Alert Issued to Business and Customers Over VPNFilter Malware Infections on Routers


Safety scientists at Cisco Talos have been following a VPNFilter malware campaign that has seen over 500,000 consumer-grade routers and NAS appliances infected. Although Talos scientists are still probing, the decision was made to go public because of recent upgrades to the malware that provided it risky new abilities, and the speed at which routers were being infected.

VPNFilter malware can interrupt all traffic via an undermined router, obstruct Internet access, or ruin an infected router with a single command. The army of appliances might be used to carry out main attacks on important infrastructure or take down web facilities.

The aims of the attackers are unknown, and it is also not clear how the malware is being fixed. Although brute force attacks on routers with default identifications might be carried out, it is likely that weaknesses are being exploited. Many of the infected appliances are older models with known faults.


Appliances known to be susceptible are:



  • TP-Link R600VPN
  • Other QNAP NAS devices running QTS software
  • QNAP TS439 Pro
  • QNAP TS251
  • Netgear WNR2000
  • Netgear WNR1000
  • Netgear R8000
  • Netgear R7000
  • Netgear R6400
  • Netgear DGN2200
  • Mikrotik RouterOS for Cloud Core Routers: Versions 1016, 1036, and 1072
  • Linksys WRVS4400N
  • Linksys E2500
  • Linksys E1200



Although firmware updates have been issued by several router producers, consumers seldom login to their routers to test for firmware updates. A lot of users also fail to alter the default identifications on the appliances leaving them susceptible to attack.

Thus far, the malware has been fixed on routers and NAS appliances in 54 countries and more than half a million appliances are supposed to have already been undermined. The Talos team shared their investigation with the FBI, triggering the releasing of a public service declaration alerting all customers and companies that use the susceptible routers to take action to upset the malware and restrict the damage caused.

Contrary to several malware variations utilized in targeted attacks on routers, VPNFilter malware is capable of enduring a reboot of the appliance. The initial stage of the malware endures a reboot, however, stages two and three – which are downloaded once a connection with the C2 server has been set up – will be wiped by power cycling/rebooting an infected appliance.

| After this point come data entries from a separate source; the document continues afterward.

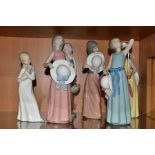 FOUR LLADRO FIGURES OF GIRLS WITH HATS AND TWO OTHER SPANISH PORCELAIN FIGURES, comprising Naughty
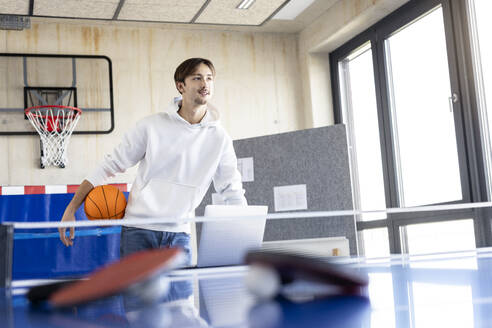 Lächelnder junger Auszubildender mit Basketball im Büro stehend - PESF04118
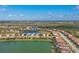 An aerial view of the lake neighborhood showcases the beauty of the community at 13145 Amerigo Ln, Venice, FL 34293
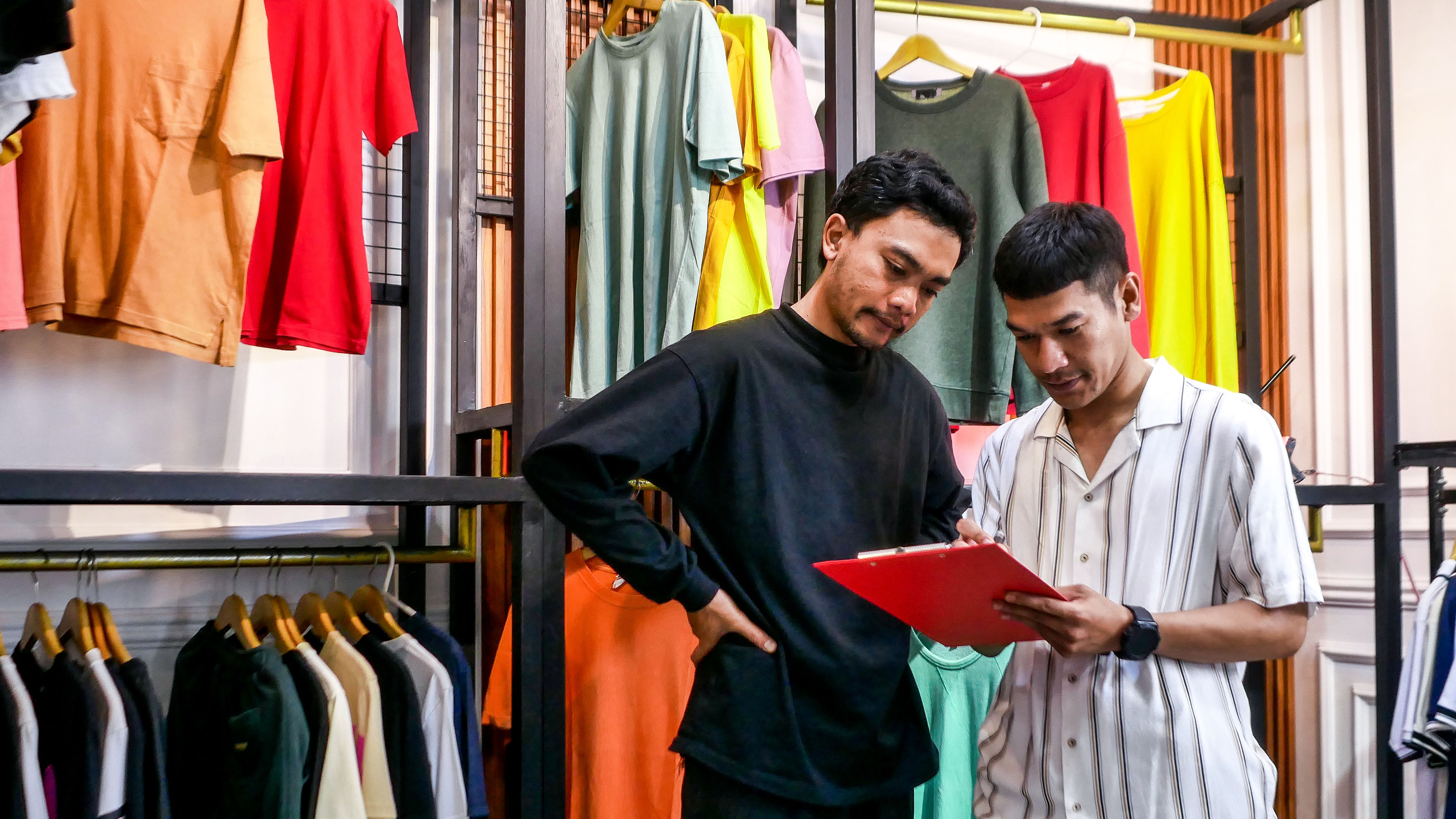 Two Young Men Collaborate Reviewing Inventory on a Clipboard Amidst Colourful Apparel Displays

Rebooting would see the malware restore the connection with the C2 server and download the parts that were wiped by the reboot, however, the FBI has captured control of the domain utilized to connect with the malware. Now that the domain has been sinkholed, the second and third phases will not be downloaded. It is the latter phases of the malware that steal identifications and interrupt communications.

The FBI proposes users of susceptible routers login, alter the password from the default, inactivate distant management, and reboot/power cycle the appliance. As the FBI now manages the domain to which the malware links, rebooting will let the FBI decide the appliances that have been undermined.

The FBI is presently working on informing Internet Service Providers concerning the IP addresses of undermined routers. ISPs will then get in touch with affected people and businesses.

Cisco Talos has not unveiled which group it supposes is behind the attack, however, the researchers did note that the malware shares code with BlackEnergy malware, which has been utilized in attacks on important infrastructure in Ukraine by a danger group with known links to the Russian Intelligence organization.

The U.S Department of Justice has gone one step further and asserts the attack has been carried out by the hacking group Fancy Bear, also called APT28 and Sofacy. The group is supposed to have carried out several attacks at the request of the Russian military intelligence organization.